M. Aliou Dia, Président des Forces Paysannes, président du comité national de suivi de la campagne agricole dans un entretien qu’il nous accordé, souligne que c’est que c’est une obligation de reconstruire le capital semencier. Concernant la digitalisation de la distribution des semences, M. Dia souligne que cela ne peut pas se faire cette année car cela va demander des réunions, concertations. M. Aliou DIA salue la décision du gouvernement qui décide de consacrer 120 milliards pour la subvention des intrants au cours de la campagne agricole 2024-2025. Il a tenu à préciser que c’est bien d’impliquer l’armée dans la distribution de semences mais les paysans doivent être autonomes et doivent avoir leur indépendance.
Le Gouvernement veut consacrer 120 milliards pour la subvention des intrants au cours de la campagne agricole 2024-2025. Comment appréciez-vous cela ?

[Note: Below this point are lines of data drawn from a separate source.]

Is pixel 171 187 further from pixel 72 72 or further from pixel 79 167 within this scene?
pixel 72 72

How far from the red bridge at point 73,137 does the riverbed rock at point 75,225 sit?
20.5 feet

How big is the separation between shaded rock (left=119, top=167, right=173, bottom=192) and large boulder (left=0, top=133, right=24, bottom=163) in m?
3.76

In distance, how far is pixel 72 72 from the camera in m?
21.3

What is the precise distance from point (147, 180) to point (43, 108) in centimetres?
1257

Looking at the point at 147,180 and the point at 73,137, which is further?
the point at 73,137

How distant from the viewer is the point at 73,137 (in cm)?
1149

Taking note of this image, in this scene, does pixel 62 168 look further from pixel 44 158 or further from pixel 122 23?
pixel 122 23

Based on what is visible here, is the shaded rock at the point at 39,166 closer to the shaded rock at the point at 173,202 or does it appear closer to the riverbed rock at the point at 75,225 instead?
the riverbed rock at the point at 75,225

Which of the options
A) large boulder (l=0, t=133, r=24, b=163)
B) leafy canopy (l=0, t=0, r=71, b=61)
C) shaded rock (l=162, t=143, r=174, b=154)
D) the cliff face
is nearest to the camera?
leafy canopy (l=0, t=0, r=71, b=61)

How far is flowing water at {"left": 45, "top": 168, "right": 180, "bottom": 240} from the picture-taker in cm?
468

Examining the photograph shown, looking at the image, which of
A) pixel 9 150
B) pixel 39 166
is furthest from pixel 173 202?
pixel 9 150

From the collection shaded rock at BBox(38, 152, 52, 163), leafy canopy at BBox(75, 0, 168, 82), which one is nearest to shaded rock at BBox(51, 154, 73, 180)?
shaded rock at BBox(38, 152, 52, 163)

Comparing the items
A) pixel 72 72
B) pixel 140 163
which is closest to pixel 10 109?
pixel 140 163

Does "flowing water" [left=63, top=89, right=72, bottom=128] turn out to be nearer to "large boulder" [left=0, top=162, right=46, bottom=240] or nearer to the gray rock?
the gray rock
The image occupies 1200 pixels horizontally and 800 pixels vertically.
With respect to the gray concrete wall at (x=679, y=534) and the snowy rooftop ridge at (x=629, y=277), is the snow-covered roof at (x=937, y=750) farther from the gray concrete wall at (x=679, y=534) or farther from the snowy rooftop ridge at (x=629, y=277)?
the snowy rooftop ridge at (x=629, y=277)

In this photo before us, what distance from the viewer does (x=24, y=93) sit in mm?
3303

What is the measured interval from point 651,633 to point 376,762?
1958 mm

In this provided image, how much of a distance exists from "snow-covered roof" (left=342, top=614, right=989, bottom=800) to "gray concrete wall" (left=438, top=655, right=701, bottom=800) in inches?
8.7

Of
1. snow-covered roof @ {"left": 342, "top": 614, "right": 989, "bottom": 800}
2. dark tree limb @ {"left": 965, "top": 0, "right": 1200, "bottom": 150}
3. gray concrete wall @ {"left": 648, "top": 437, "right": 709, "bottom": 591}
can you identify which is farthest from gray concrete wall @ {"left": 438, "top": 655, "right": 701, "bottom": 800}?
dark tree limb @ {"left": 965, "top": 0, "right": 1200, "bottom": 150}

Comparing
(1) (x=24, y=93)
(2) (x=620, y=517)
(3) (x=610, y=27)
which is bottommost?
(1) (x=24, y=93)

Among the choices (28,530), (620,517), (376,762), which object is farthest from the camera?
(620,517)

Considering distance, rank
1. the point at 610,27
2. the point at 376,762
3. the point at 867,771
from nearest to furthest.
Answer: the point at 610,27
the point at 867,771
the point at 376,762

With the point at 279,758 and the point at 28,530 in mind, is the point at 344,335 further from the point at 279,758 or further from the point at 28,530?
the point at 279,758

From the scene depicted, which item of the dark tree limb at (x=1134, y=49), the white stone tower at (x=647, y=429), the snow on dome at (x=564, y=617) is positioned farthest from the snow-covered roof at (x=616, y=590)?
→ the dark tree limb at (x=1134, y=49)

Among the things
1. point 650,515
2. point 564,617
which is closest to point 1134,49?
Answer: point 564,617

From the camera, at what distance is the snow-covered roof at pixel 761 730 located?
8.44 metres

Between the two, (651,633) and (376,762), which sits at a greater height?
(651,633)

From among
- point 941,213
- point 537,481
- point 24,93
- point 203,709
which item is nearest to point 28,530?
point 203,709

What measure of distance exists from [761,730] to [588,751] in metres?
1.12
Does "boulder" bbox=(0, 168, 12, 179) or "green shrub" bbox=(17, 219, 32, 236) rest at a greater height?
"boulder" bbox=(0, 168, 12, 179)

Je me réjouis d’abord que le conseil interministériel sur l’Agriculture soit d’abord organisé. Ça nous a permis effectivement de faire l’évaluation de la campagne agricole mais également de prendre les dispositions nous permettant e faire une bonne production agricole cette année. Le gouvernement a pris beaucoup de décisions dont celle concernant l’octroi d’une enveloppe de 120 milliards. Comme vous le savez l’année dernière, c’était 100 milliards qui avaient été consacrés à la campagne agricole, si cette année, il y a une augmentation de 20 milliards, on ne peut que s’en féliciter et également féliciter et encourager et également l’Etat pour qu’on comprenne que si l’économie sénégalaise, par exemple, est une locomotive, je crois que, le plus important se retrouve dans l’agriculture. Donc, c’est une augmentation importante. Cependant, nous avons toujours attiré l’attention du gouvernement ou bien même rappeler au gouvernement que la recommandation de Maputo qui demandait à chaque Etat de mettre 10% de son budget national, est toujours de mise. Cependant, c’est important que cette année qu’on se retrouve avec 20 milliards sur l’enveloppe de l’année dernière.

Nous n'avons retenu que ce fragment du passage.